Peking, China, December 1, 1905.
Sir: In further reference to my dispatch, No. 148, of November 10, referring to the present status of the negotiations for trade-mark regulations in China, and to my statement that I hoped to be able to submit to you a report, by our consular officers, on the number of Americans who had received registration for their trade-marks under the provisional regulations issued by China last year, I have now the honor to inclose copies of letters received from our consuls-general at Shanghai and Tientsin.
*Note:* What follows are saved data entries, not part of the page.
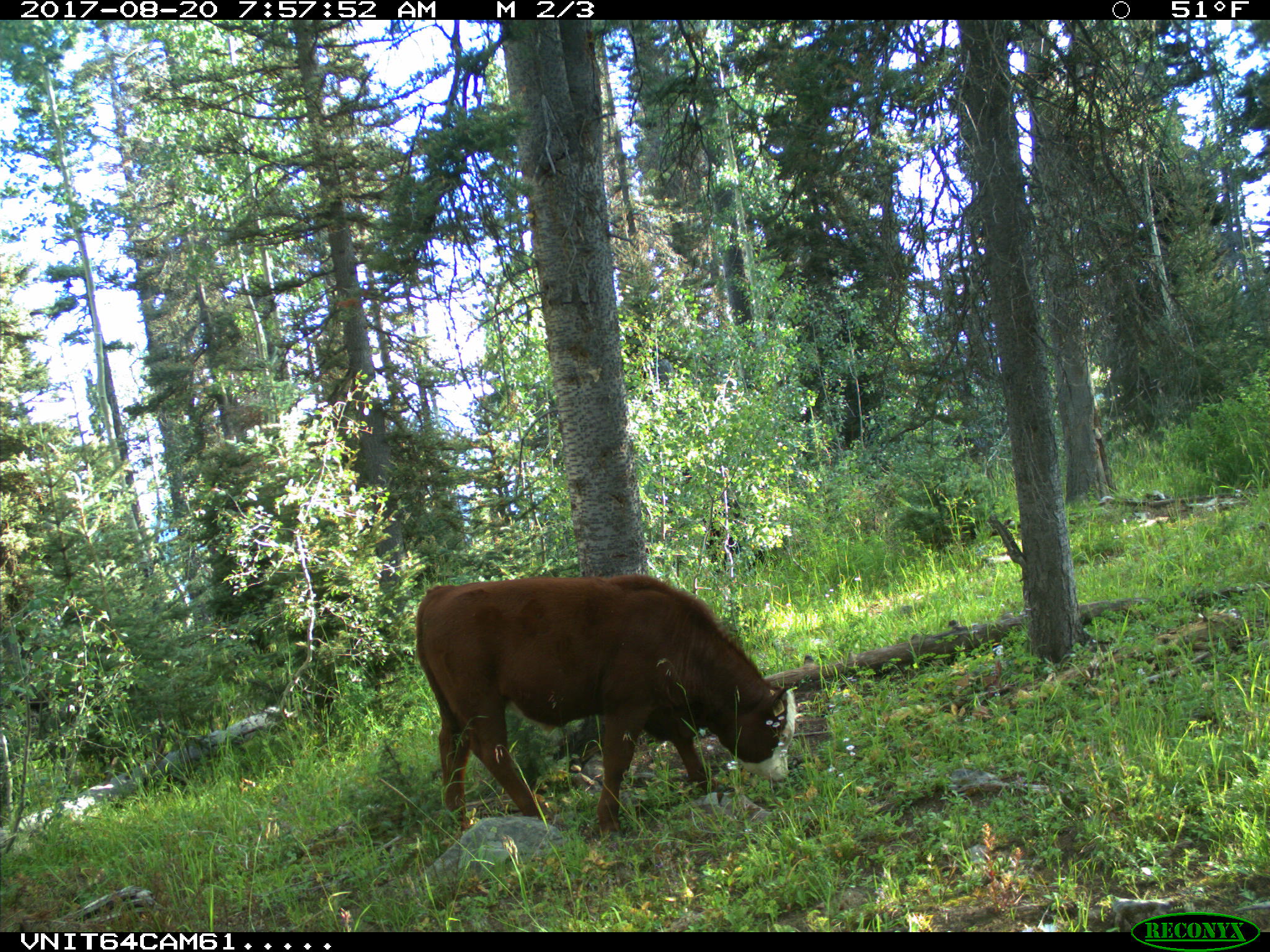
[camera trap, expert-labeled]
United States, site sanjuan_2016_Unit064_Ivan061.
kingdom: Animalia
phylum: Chordata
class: Mammalia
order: Artiodactyla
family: Bovidae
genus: Bos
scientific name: Bos taurus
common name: domestic cow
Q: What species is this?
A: Bos taurus (domestic cow).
Offices for the registration of trade-marks under the provisional regulations of last year were only opened, I believe, at Shanghai and Tientsin. If others, of which I have not learned, were opened, it is practically certain that applicants for registration received everywhere the same treatment. It appears, therefore, that while a number of American firms in China made application under the terms of the provisional regulations for registration of their trade-marks, said applications were simply given provisional record numbers in the different offices, with the understanding that final registration would be granted later.
The question therefore arises whether the objection made by our Government to the regulations now being discussed, and communicated to this legation in the department’s No. 42, of August 11, 1905, that section 25 “may destroy the effect of registration effected by American owners of trade-marks under the trade-mark regulations heretofore published,” which objection the diplomatic representatives here, as reported to you in dispatch No. 148, declared themselves unable to agree with, may not be waived, as no American interests would seem to be imperiled by so doing.
I beg that the department will give me instructions in the matter.